= Charles H. Loeb =

American journalist

Charles Harold Loeb (April 2, 1905 – August 21, 1978) was an American journalist known for detailing radiation casualties from the Hiroshima bomb. Loeb's article reporting on World War II was published in multiple newspapers with support of the National Newspaper Publishers Association (known then as the National Negro Publishers Association, or NNPA). Loeb served multiple terms as chairman of the Editorial Society for the NNPA.

== Career ==
Loeb studied pre-med at Howard University in Washington, D.C. and then chose to pursue journalism instead.

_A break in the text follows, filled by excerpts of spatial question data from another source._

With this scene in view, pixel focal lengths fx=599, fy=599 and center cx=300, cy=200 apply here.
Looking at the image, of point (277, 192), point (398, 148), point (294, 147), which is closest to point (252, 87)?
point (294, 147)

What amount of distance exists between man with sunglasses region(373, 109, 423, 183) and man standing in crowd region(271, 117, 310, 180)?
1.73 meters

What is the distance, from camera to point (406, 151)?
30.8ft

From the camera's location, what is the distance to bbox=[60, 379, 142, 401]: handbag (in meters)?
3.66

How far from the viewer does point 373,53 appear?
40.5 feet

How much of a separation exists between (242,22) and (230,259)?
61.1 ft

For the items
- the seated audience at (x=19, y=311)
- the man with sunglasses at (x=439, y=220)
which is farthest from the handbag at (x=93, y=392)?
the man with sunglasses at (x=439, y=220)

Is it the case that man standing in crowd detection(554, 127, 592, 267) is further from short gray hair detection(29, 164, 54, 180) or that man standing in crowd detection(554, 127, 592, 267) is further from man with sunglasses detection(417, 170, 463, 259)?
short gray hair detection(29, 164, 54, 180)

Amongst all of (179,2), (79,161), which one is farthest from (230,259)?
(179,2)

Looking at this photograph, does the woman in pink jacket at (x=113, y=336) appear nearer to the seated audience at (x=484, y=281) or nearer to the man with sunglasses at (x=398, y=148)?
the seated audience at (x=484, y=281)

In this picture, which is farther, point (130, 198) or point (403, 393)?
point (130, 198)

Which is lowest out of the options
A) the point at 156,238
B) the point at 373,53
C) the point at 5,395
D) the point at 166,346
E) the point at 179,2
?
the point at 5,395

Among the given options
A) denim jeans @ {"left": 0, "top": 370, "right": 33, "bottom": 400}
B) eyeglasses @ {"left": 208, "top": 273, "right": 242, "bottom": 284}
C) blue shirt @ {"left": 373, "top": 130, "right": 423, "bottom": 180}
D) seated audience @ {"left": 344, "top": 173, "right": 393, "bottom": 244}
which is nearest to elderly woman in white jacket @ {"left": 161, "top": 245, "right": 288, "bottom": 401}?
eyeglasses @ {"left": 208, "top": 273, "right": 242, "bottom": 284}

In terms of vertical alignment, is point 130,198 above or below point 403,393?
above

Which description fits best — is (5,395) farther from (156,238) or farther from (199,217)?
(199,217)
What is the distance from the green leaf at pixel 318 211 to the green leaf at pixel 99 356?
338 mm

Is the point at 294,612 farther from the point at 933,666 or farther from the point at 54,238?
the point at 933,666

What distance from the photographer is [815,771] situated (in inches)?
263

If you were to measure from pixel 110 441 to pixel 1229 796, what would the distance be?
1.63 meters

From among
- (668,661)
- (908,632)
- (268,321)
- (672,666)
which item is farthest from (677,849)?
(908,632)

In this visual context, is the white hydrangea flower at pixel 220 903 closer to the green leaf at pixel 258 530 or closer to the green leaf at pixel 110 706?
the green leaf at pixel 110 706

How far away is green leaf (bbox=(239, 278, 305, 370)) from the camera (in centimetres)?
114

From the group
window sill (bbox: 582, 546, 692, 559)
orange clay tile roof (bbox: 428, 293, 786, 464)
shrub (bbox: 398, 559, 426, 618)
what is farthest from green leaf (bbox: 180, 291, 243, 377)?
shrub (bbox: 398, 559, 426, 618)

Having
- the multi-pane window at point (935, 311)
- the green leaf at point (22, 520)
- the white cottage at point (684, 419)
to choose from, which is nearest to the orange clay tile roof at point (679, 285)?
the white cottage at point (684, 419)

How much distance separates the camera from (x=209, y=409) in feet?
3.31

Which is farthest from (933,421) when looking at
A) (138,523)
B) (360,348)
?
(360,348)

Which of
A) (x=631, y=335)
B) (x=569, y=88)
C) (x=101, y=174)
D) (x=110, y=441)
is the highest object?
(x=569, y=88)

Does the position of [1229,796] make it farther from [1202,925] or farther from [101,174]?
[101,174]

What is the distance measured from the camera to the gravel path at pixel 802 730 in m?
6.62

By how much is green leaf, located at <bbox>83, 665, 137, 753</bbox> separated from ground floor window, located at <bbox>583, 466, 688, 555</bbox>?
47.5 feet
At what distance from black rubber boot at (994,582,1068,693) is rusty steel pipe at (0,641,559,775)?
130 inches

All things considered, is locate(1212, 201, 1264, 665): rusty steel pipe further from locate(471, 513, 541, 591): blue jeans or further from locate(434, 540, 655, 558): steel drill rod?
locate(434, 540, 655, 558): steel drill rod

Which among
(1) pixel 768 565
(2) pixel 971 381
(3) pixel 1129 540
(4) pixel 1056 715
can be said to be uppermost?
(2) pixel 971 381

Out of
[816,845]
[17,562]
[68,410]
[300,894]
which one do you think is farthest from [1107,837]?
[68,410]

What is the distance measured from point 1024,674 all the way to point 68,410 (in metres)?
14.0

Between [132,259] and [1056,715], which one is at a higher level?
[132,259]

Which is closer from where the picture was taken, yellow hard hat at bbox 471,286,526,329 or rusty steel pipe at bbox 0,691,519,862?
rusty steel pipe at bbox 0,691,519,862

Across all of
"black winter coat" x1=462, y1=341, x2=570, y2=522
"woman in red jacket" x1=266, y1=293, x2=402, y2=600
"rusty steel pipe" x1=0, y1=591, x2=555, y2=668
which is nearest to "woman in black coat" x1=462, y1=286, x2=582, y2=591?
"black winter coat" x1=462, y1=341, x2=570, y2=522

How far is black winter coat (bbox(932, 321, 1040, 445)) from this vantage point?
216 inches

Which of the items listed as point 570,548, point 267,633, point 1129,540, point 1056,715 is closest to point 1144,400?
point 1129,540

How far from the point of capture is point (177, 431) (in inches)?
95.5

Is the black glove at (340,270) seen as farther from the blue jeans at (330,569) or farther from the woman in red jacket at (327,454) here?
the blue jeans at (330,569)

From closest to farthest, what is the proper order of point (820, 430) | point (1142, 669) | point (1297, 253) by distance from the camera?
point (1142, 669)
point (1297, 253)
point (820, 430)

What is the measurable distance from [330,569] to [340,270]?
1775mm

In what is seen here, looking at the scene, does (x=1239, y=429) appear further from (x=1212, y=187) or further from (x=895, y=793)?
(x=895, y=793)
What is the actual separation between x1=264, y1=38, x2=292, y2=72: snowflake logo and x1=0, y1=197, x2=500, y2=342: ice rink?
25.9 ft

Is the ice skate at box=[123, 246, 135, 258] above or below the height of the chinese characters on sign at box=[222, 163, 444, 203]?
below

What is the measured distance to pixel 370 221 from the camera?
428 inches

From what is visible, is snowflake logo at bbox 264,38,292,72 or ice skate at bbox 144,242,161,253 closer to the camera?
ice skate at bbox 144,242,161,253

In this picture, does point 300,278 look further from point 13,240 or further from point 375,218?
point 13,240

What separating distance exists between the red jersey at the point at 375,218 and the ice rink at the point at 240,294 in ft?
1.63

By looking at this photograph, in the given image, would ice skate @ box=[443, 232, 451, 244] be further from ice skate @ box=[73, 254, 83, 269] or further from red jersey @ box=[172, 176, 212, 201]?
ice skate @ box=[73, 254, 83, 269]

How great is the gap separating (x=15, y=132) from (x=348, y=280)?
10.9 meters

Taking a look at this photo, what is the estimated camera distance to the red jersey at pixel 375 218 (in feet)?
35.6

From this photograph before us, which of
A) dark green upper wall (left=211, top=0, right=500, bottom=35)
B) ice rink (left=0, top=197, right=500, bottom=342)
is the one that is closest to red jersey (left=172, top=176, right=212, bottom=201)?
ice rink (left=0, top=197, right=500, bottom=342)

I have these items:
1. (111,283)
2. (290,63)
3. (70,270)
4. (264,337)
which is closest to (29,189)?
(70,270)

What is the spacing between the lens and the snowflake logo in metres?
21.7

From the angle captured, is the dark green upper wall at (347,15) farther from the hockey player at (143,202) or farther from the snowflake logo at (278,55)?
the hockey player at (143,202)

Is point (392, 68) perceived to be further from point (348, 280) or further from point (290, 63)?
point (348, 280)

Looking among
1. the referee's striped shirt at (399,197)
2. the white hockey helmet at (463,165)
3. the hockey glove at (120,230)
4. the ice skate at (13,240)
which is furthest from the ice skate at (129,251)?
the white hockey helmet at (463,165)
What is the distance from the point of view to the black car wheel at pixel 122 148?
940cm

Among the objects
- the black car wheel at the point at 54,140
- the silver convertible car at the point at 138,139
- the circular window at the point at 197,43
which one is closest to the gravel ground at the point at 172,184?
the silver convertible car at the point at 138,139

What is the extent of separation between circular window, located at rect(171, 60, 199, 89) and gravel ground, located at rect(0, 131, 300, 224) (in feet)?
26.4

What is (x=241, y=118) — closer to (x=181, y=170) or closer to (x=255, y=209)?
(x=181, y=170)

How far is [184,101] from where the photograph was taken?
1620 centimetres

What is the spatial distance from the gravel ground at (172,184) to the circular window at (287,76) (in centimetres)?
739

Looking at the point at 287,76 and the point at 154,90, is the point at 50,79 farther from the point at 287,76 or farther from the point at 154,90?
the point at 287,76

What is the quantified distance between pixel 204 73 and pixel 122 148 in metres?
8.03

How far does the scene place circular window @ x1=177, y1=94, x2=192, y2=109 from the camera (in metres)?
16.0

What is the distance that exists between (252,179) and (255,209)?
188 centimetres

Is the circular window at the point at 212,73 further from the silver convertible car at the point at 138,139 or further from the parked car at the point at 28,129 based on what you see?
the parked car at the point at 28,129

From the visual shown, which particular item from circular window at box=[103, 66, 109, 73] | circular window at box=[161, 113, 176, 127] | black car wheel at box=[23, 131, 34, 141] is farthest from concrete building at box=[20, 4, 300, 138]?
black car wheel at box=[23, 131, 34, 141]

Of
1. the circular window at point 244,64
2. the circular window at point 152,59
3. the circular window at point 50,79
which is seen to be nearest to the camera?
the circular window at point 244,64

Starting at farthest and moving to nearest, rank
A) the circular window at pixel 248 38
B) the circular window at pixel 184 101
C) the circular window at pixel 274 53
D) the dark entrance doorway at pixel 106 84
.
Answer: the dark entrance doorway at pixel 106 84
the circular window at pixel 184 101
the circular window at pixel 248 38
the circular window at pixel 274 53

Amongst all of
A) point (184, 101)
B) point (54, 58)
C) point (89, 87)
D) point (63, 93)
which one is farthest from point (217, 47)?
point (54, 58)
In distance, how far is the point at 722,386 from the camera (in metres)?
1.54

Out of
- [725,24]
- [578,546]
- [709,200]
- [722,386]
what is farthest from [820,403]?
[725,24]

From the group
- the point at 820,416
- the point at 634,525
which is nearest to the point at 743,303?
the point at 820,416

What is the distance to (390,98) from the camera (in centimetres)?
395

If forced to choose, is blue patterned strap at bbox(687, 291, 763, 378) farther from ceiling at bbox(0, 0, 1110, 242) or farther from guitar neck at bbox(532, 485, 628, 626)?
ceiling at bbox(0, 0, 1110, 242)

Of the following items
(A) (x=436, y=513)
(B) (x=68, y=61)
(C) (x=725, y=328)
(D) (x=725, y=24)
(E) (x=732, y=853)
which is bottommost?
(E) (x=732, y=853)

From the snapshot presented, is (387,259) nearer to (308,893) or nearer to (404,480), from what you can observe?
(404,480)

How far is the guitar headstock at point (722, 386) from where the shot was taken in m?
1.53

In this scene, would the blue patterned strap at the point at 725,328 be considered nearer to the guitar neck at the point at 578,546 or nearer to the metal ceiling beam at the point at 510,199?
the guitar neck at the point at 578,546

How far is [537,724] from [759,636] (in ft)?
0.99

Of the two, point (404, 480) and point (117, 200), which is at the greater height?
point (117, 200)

He later helped found The Louisiana Weekly and the Southern News Weekly. He joined the Cleveland Call and Post in 1933, eventually becoming a managing editor. Loeb had an unsuccessful bid in 1956 for U.S. Congress as a Republican.

=== World War II ===
One of Loeb's most significant works was an article originally published on October 5, 1945 in the Atlanta Daily World titled "Loeb Reflects On Atomic Bombed Area" in which he contradicted censored coverage of the bombing of Hiroshima at the end of the war. Loeb's description of the injury and suffering caused by radiation from the bombings went into greater detail than coverage in major outlets at the time, including The New York Times. The report was more descriptive of the structural damage of the bomb blast, but briefly detailed the effect of radiation poisoning, despite reports about human suffering being censored by the U.S. military. Loeb was later referred to by some journalists as the "dean of black newsmen".

== Personal life ==
Loeb was born in Baton Rouge, Louisiana to Leon and Lillian Loeb. He was married to Beulah Loeb. Their daughter, Stella Loeb-Munson stated that Charles Loeb had been "haunted" by memories of what he had seen in the aftermath of the bombings. Loeb died on August 21, 1978.